#### TEXT BLOCK

To understand the reason, let’s analyze the code. When the program starts, the main task does all the declarations and initializations, and then, it enters the main loop of the simulation (the while loop). Inside this loop, the parallel tasks are launched for the first time. When these tasks finish their computations, the main task resumes its execution, it updates delta and T, and everything is repeated again. So, in essence, parallel tasks are launched and terminated 7750 times, which introduces a significant amount of overhead (the time the system needs to effectively start and destroy tasks in the specific hardware, at each iteration of the while loop).

Clearly, a better approach would be to launch the parallel tasks just once, and have them execute all the time steps, before resuming the main task to print the final results.

Let’s copy parallel1.chpl into parallel2.chpl and then start editing the latter. We’ll make the following changes:

Move the rows

  coforall taskid in 0..coltasks*rowtasks-1 { // each iteration processed by a separate task
    var row1, row2, col1, col2: int;
    row1 = taskid/coltasks*nr + 1;
    row2 = taskid/coltasks*nr + nr;
    if row2 == rowtasks*nr then row2 += rr; // add rr rows to the last row of tasks
    col1 = taskid%coltasks*nc + 1;
    col2 = taskid%coltasks*nc + nc;
    if col2 == coltasks*nc then col2 += rc; // add rc columns to the last column of tasks

and the corresponding closing bracket } of this coforall loop outside the while loop, so that while is now nested inside coforall.

########

TASK A
In the text on Chapel parallel tasks, shorten the paragraph beginning "To understand the reason" into a brief list of its main facts.
TASK B
Resume the text on Chapel parallel tasks from the point where it stops.
The listing after this point is separate material and has no connection to the text on Chapel parallel tasks.

#### DATA SEGMENT

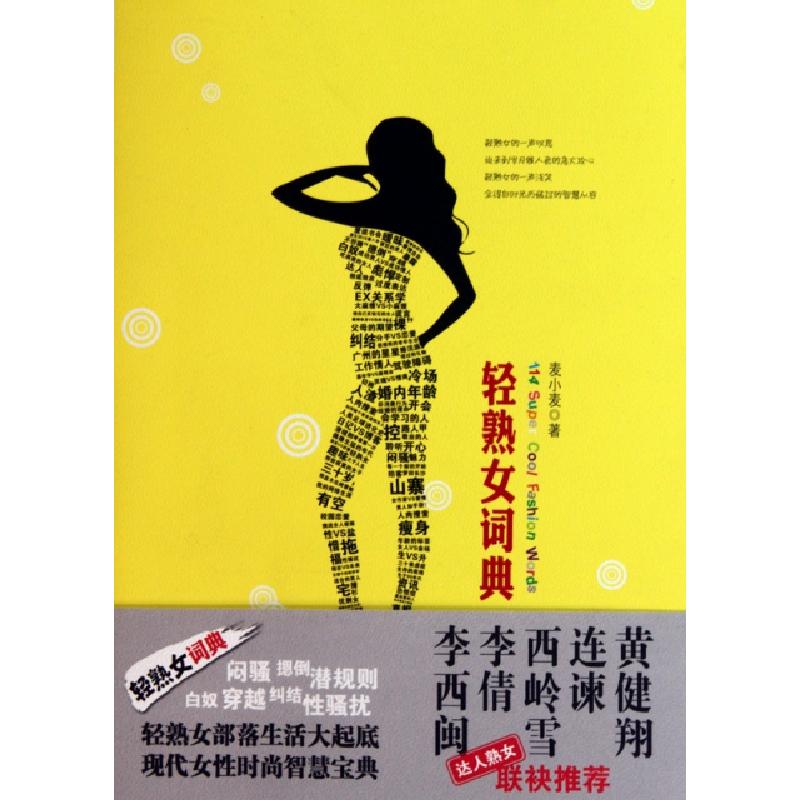 正版新书]轻熟女词典麦小麦9787503944055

########

WRITTEN REPLY A
- The main task handles all declarations and initializations, then enters the simulation's main while loop.
- The parallel tasks are launched inside this loop.
- When they finish, the main task resumes, updates delta and T, and the cycle repeats.
- The parallel tasks are therefore launched and terminated 7750 times.
- This creates significant overhead, because the system must start and destroy the tasks on each iteration of the while loop.

WRITTEN REPLY B
Since now copying Tnew into T is a local operation for each task, i.e. we should replace T = Tnew; with

T[row1..row2,col1..col2] = Tnew[row1..row2,col1..col2];

But this is not sufficient! We need to make sure we finish computing all elements of Tnew in all tasks before computing the greatest temperature difference delta. For that we need to synchronize all tasks, right after computing Tnew. We’ll also need to synchronize tasks after computing delta and T from Tnew, as none of the tasks should jump into the new iteration without having delta and T! So, we need two synchronization points inside the coforall loop.

Define two atomic variables that we’ll use for synchronization

var lock1, lock2: atomic int;

and add after the (i,j)-loops to compute Tnew the following:

lock1.add(1);   // each task atomically adds 1 to lock
lock1.waitFor(coltasks*rowtasks*count);   // then it waits for lock to be equal coltasks*rowtasks

and after T[row1..row2,col1..col2] = Tnew[row1..row2,col1..col2]; the following:

lock2.add(1);   // each task atomically subtracts 1 from lock
lock2.waitFor(coltasks*rowtasks*count);   // then it waits for lock to be equal 0

Notice that we have a product coltasks*rowtasks*count, since lock1/lock2 will be incremented by all tasks at all iterations.

Move var count = 0: int; into coforall so that it becomes a local variable for each task. Also, remove count instance (in writeln()) after coforall ends.
Make delta atomic:

var delta: atomic real;    // the greatest temperature difference between Tnew and T
...
delta.write(tolerance*10); // some safe initial large value
...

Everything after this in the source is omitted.